On 04/24/2002 09:23:05 AM Martin Duerst wrote:

>I have to say that what I know about the linguistic
>situation (which I guess is more than either Michael
>or Peter) doesn't suggest any particular preference
>for either having the year or the country first, and
>because things such as de-DE,... are already firmly
>established, I would strongly prefer to stay with the
>original proposal of having the country in the position
>that is familiar to a lot of people. So I would indeed
>say NO to Peter's proposal.

My suggestion of year before country is based on the assumption that the
year is intended to distinguish orthographies whereas the country is
intended to distinguish primarily vocabulary. It also was assuming the
model I proposed in my paper, in which vocabulary choices are assumed to
imply orthography choices. While that particular implication may not be
valid in general, I think it is still the case that orthographic
distinctions are more fundamental in that a particular orthography will
always determine a particular writing system, whereas vocabulary choices
may not. Thus, I think there may still be a case in this situation for
putting year before country.

The fact that tags such as de-DE are firmly established is irrelevant, I
think, since what is being proposed will also include de-1901, and since
you're claiming that the year and country are, in this case, independent.
Given that the new set will include de-1901, I don't see how the prior
existense of de-DE implies a preference for de-DE-1901 rather than

On the other hand, if it is generally true that orthography distinctions
are more fundamental and of greater concern than are vocabulary choices
(I'm talking in the general case, across all languages, not just the case
of German; I'm also presenting this as a proposal to be evaluated) then
that can imply a preference for de-1901-DE over de-DE-1901.
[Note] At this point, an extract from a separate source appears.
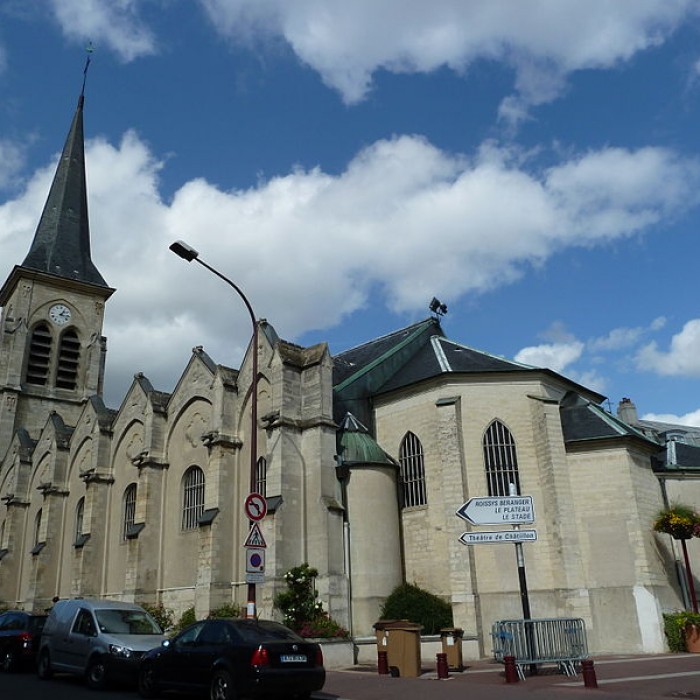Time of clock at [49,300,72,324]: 1:16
Thinking in terms of my IUC21 paper, these issues have to do with the role
of sub-language linguistic variants, with a category type that I propose in
my paper and which I (tentatively) label "domain-specific data sets), and
with the relationship between the two. How these relate to one another is
something I didn't make conclusions on in my paper, and it's not something
that's at all obvious what the right conclusion should be, I think.